Although patients with a lower VEGF165b ratio achieved a higher median overall survival (OS) when given FOLFOX4 and bevacizumab (median, 13.6 months) compared with patients who received FOLFOX4 alone (median, 10.6 months), the results did not reach statistical significance. No difference in OS was observed in the higher VEGF165b ratio group when comparing the FOLFOX4 and bevacizumab regimen (median, 10.8 months) with FOLFOX4 alone (11.3 months).
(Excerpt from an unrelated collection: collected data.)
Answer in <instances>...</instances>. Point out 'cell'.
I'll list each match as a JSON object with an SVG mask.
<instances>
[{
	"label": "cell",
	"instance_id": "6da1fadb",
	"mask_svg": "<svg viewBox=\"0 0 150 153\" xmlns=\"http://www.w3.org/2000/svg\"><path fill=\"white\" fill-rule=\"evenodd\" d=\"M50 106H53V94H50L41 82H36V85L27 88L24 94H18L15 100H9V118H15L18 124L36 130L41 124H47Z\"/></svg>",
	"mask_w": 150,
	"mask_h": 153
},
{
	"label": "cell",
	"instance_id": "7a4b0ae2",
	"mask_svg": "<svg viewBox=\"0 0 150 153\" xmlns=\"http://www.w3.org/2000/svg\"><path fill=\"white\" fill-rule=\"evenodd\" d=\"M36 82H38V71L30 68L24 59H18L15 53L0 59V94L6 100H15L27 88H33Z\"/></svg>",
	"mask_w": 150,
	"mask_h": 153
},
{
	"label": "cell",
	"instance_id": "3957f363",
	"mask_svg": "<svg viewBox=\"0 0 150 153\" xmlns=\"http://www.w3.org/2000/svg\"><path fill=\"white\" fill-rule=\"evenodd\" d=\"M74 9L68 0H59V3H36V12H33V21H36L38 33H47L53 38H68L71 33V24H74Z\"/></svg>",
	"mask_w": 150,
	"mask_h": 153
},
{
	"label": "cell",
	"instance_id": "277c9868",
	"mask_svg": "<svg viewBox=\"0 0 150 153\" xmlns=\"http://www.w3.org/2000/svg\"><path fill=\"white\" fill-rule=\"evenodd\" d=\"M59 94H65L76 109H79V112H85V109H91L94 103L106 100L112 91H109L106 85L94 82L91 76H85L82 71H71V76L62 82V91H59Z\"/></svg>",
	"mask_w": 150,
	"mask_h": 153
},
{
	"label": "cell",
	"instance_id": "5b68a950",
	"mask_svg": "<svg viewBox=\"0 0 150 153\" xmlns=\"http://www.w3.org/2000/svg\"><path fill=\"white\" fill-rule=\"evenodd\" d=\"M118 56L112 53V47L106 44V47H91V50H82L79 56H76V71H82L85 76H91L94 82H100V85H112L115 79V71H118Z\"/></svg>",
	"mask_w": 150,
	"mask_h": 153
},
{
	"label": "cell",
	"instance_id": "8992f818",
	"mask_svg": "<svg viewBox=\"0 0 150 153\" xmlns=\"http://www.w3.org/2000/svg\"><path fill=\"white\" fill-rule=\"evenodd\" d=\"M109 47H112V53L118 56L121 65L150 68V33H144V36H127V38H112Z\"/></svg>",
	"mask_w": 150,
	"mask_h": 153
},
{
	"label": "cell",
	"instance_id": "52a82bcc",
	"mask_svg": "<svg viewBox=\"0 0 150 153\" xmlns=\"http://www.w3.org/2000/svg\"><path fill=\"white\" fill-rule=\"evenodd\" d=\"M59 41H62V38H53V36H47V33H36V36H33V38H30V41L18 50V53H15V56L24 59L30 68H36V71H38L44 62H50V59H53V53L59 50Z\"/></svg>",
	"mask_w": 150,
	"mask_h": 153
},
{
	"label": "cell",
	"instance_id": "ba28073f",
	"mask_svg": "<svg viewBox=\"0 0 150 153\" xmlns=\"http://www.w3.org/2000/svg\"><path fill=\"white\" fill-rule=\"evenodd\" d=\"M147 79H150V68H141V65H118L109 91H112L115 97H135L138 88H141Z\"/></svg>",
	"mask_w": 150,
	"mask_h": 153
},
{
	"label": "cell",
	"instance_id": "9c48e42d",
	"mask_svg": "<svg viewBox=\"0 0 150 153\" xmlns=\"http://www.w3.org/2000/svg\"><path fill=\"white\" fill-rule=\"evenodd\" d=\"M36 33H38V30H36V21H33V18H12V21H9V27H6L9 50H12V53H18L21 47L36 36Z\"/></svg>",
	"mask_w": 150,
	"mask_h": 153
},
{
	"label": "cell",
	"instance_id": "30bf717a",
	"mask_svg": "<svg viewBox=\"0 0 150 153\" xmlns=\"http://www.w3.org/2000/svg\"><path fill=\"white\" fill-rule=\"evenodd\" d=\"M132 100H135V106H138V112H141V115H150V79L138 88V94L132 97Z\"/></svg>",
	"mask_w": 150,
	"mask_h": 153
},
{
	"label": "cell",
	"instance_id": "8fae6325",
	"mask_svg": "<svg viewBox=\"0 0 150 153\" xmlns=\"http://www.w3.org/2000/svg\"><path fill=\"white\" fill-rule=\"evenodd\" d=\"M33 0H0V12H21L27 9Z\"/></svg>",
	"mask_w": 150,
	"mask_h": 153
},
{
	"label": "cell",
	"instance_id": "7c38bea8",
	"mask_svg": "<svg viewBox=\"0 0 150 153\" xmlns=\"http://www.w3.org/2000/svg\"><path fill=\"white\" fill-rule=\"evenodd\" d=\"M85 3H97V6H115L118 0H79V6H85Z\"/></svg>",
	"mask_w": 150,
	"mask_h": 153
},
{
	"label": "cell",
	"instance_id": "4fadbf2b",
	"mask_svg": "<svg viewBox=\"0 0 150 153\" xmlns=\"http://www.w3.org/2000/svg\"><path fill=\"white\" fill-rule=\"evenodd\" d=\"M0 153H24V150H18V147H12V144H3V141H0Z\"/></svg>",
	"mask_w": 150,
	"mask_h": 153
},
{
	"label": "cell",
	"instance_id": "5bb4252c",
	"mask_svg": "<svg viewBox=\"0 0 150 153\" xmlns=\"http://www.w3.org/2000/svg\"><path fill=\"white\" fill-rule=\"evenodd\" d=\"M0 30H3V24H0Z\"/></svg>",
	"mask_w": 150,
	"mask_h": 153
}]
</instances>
“Avastin has shown great potential for a minority of people with bowel cancer, but it’s been impossible to predict who will benefit from the drug,” said David O. Bates, PhD, lead researcher from the University of Bristol School of Physiology and Pharmacology and lead author of the study. “We now need to look at cancer samples from a larger group of patients about to start taking Avastin and determine if the amount of VEGF165b can accurately identify those patients that will benefit and so potentially open a new treatment option for some people with advanced bowel cancer.”
Bates DO, Catalano PJ, Symonds KE, et al. Association between VEGF splice isoforms and progression-free survival in metastatic colorectal cancer patients treated with bevacizumab [published online ahead of print October 25, 2012]. Clin Cancer Res. doi:10.1158/1078-0432.CCR-12-2223.